▸ Task statement
Each record is to be duplicated exactly, with nothing added.

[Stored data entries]
------------------------------------------------------------
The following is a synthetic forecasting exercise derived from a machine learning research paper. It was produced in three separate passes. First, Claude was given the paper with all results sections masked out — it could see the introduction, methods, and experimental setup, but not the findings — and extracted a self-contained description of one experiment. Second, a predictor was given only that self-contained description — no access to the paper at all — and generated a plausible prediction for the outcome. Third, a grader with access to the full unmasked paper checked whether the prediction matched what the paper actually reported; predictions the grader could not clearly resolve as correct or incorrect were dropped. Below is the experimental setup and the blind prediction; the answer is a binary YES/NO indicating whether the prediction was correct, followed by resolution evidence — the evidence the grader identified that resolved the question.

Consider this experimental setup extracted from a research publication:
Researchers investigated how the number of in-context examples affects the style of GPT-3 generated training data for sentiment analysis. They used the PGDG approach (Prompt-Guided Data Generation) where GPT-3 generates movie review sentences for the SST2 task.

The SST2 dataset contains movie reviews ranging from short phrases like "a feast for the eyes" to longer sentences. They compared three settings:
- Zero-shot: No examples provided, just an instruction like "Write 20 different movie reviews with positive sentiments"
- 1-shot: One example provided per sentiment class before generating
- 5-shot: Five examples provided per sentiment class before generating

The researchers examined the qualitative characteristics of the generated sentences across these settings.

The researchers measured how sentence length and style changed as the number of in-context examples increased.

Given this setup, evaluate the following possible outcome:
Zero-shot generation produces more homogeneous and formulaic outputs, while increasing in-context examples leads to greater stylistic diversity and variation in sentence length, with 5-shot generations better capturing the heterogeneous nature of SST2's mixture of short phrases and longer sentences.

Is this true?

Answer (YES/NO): NO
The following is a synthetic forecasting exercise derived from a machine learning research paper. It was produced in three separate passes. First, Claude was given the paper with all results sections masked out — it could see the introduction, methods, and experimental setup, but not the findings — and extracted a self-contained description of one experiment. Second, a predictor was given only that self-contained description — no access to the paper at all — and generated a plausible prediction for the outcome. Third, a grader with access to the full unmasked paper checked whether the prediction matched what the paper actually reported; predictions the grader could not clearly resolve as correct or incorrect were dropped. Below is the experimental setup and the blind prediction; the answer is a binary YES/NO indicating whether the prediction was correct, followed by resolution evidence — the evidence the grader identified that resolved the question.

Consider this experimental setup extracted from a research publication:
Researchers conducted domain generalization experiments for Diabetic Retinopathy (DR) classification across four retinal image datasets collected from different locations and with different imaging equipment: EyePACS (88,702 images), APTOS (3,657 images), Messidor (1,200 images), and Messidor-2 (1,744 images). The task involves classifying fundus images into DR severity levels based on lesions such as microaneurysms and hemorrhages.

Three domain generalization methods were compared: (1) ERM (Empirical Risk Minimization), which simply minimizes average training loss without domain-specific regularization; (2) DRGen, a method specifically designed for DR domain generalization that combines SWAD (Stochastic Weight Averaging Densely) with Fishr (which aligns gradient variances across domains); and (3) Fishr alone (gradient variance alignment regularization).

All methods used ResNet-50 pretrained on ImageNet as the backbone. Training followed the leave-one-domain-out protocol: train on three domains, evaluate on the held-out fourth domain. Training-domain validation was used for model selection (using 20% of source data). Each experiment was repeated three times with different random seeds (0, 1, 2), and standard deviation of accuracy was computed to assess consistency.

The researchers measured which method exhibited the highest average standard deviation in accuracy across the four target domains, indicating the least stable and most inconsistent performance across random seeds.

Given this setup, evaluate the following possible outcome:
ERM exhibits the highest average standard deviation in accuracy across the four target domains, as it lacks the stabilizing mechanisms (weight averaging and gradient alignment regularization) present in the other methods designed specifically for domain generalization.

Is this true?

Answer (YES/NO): NO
------------------------------------------------------------
▸ Answer to the problem
The following is a synthetic forecasting exercise derived from a machine learning research paper. It was produced in three separate passes. First, Claude was given the paper with all results sections masked out — it could see the introduction, methods, and experimental setup, but not the findings — and extracted a self-contained description of one experiment. Second, a predictor was given only that self-contained description — no access to the paper at all — and generated a plausible prediction for the outcome. Third, a grader with access to the full unmasked paper checked whether the prediction matched what the paper actually reported; predictions the grader could not clearly resolve as correct or incorrect were dropped. Below is the experimental setup and the blind prediction; the answer is a binary YES/NO indicating whether the prediction was correct, followed by resolution evidence — the evidence the grader identified that resolved the question.

Consider this experimental setup extracted from a research publication:
Researchers investigated how the number of in-context examples affects the style of GPT-3 generated training data for sentiment analysis. They used the PGDG approach (Prompt-Guided Data Generation) where GPT-3 generates movie review sentences for the SST2 task.

The SST2 dataset contains movie reviews ranging from short phrases like "a feast for the eyes" to longer sentences. They compared three settings:
- Zero-shot: No examples provided, just an instruction like "Write 20 different movie reviews with positive sentiments"
- 1-shot: One example provided per sentiment class before generating
- 5-shot: Five examples provided per sentiment class before generating

The researchers examined the qualitative characteristics of the generated sentences across these settings.

The researchers measured how sentence length and style changed as the number of in-context examples increased.

Given this setup, evaluate the following possible outcome:
Zero-shot generation produces more homogeneous and formulaic outputs, while increasing in-context examples leads to greater stylistic diversity and variation in sentence length, with 5-shot generations better capturing the heterogeneous nature of SST2's mixture of short phrases and longer sentences.

Is this true?

Answer (YES/NO): NO
The following is a synthetic forecasting exercise derived from a machine learning research paper. It was produced in three separate passes. First, Claude was given the paper with all results sections masked out — it could see the introduction, methods, and experimental setup, but not the findings — and extracted a self-contained description of one experiment. Second, a predictor was given only that self-contained description — no access to the paper at all — and generated a plausible prediction for the outcome. Third, a grader with access to the full unmasked paper checked whether the prediction matched what the paper actually reported; predictions the grader could not clearly resolve as correct or incorrect were dropped. Below is the experimental setup and the blind prediction; the answer is a binary YES/NO indicating whether the prediction was correct, followed by resolution evidence — the evidence the grader identified that resolved the question.

Consider this experimental setup extracted from a research publication:
Researchers conducted domain generalization experiments for Diabetic Retinopathy (DR) classification across four retinal image datasets collected from different locations and with different imaging equipment: EyePACS (88,702 images), APTOS (3,657 images), Messidor (1,200 images), and Messidor-2 (1,744 images). The task involves classifying fundus images into DR severity levels based on lesions such as microaneurysms and hemorrhages.

Three domain generalization methods were compared: (1) ERM (Empirical Risk Minimization), which simply minimizes average training loss without domain-specific regularization; (2) DRGen, a method specifically designed for DR domain generalization that combines SWAD (Stochastic Weight Averaging Densely) with Fishr (which aligns gradient variances across domains); and (3) Fishr alone (gradient variance alignment regularization).

All methods used ResNet-50 pretrained on ImageNet as the backbone. Training followed the leave-one-domain-out protocol: train on three domains, evaluate on the held-out fourth domain. Training-domain validation was used for model selection (using 20% of source data). Each experiment was repeated three times with different random seeds (0, 1, 2), and standard deviation of accuracy was computed to assess consistency.

The researchers measured which method exhibited the highest average standard deviation in accuracy across the four target domains, indicating the least stable and most inconsistent performance across random seeds.

Given this setup, evaluate the following possible outcome:
ERM exhibits the highest average standard deviation in accuracy across the four target domains, as it lacks the stabilizing mechanisms (weight averaging and gradient alignment regularization) present in the other methods designed specifically for domain generalization.

Is this true?

Answer (YES/NO): NO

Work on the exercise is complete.